Passage to read:

►

Today, shortly after receiving an award from the Cleantech Group for North American company of the year (yet another kiss of death), Aquion declared bankruptcy.
Aquion raised a total of $190 million in venture capital and debt for its saltwater batteries intended for long-duration storage. The company also raised a lot of hype.
The startup just "filed a voluntary petition under Chapter 11 of the United States Bankruptcy Code in the United States Bankruptcy Court of the District of Delaware. Immediately preceding the Chapter 11 filing, the Company retrenched to a core R&D team by terminating approximately 80 percent of its personnel (several of whom have also entered into consulting agreements with the Company to assist it in the sale of its assets), paused all factory operations, and stopped the marketing and selling of its products."
After spending $190 million and making bold promises, outgoing CEO Scott Pearson had this to say:
"Creating a new electrochemistry and an associated battery platform at commercial scale is extremely complex, time-consuming, and very capital-intensive. Despite our best efforts to fund the company and continue to fuel our growth, the Company has been unable to raise the growth capital needed to continue operating as a going concern."
"In the coming weeks, Aquion will be working to secure a bidder to purchase substantially all of its operating assets."
Having an impressive list of investors just doesn't translate to market success. Aquion's investors included Bill Gates, Gentry Venture Partners, Kleiner Perkins Caufield & Byers, Foundation Capital, Bright Capital, Advanced Technology Ventures, Trinity Capital Investment and CapX Partners, Yung’s Enterprise, and Nick and Joby Pritzker.
Bill Gates is also an investor in LightSail Energy, the challenged compressed-air startup, and Ambri, the liquid metal battery project from MIT professor Don Sadoway.
Not so long ago, the company told GTM's Stephen Lacey, "The Aquion business and the energy storage market continue to develop well. The funds will support continued scaling of the business, the expansion of our product offerings, and new customer deployments worldwide.”

◄

Dataset excerpts

►

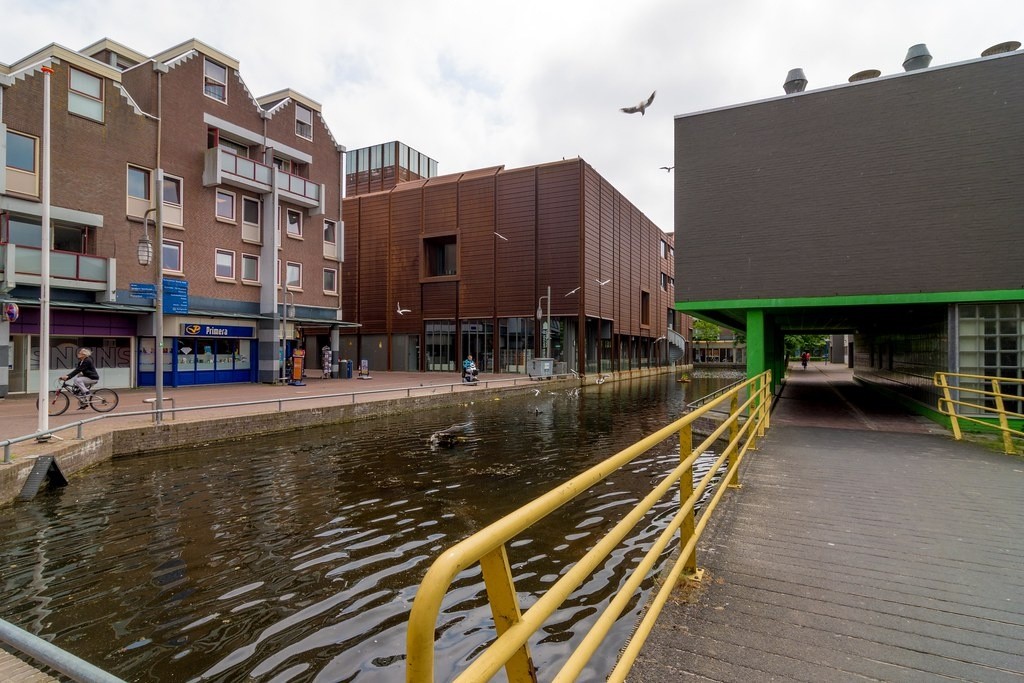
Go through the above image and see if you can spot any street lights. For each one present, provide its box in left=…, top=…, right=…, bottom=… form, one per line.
left=282, top=280, right=296, bottom=386
left=824, top=339, right=830, bottom=365
left=536, top=286, right=550, bottom=357
left=136, top=169, right=166, bottom=422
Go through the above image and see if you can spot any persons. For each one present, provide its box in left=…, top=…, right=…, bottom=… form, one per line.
left=462, top=355, right=479, bottom=381
left=61, top=349, right=99, bottom=410
left=802, top=352, right=810, bottom=367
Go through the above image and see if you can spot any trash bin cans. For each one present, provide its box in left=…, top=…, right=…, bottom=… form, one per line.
left=347, top=360, right=353, bottom=378
left=340, top=360, right=348, bottom=378
left=528, top=358, right=553, bottom=380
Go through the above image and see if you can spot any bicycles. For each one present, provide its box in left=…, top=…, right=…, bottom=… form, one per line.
left=802, top=356, right=809, bottom=371
left=36, top=375, right=119, bottom=416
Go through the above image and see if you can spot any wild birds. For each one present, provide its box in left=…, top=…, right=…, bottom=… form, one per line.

◄

Reproduce the passage of the article on Aquion's bankruptcy from "Today, shortly after" to "Aquion declared bankruptcy.". The material was taken from a separate source.

Today, shortly after receiving an award from the Cleantech Group for North American company of the year (yet another kiss of death), Aquion declared bankruptcy.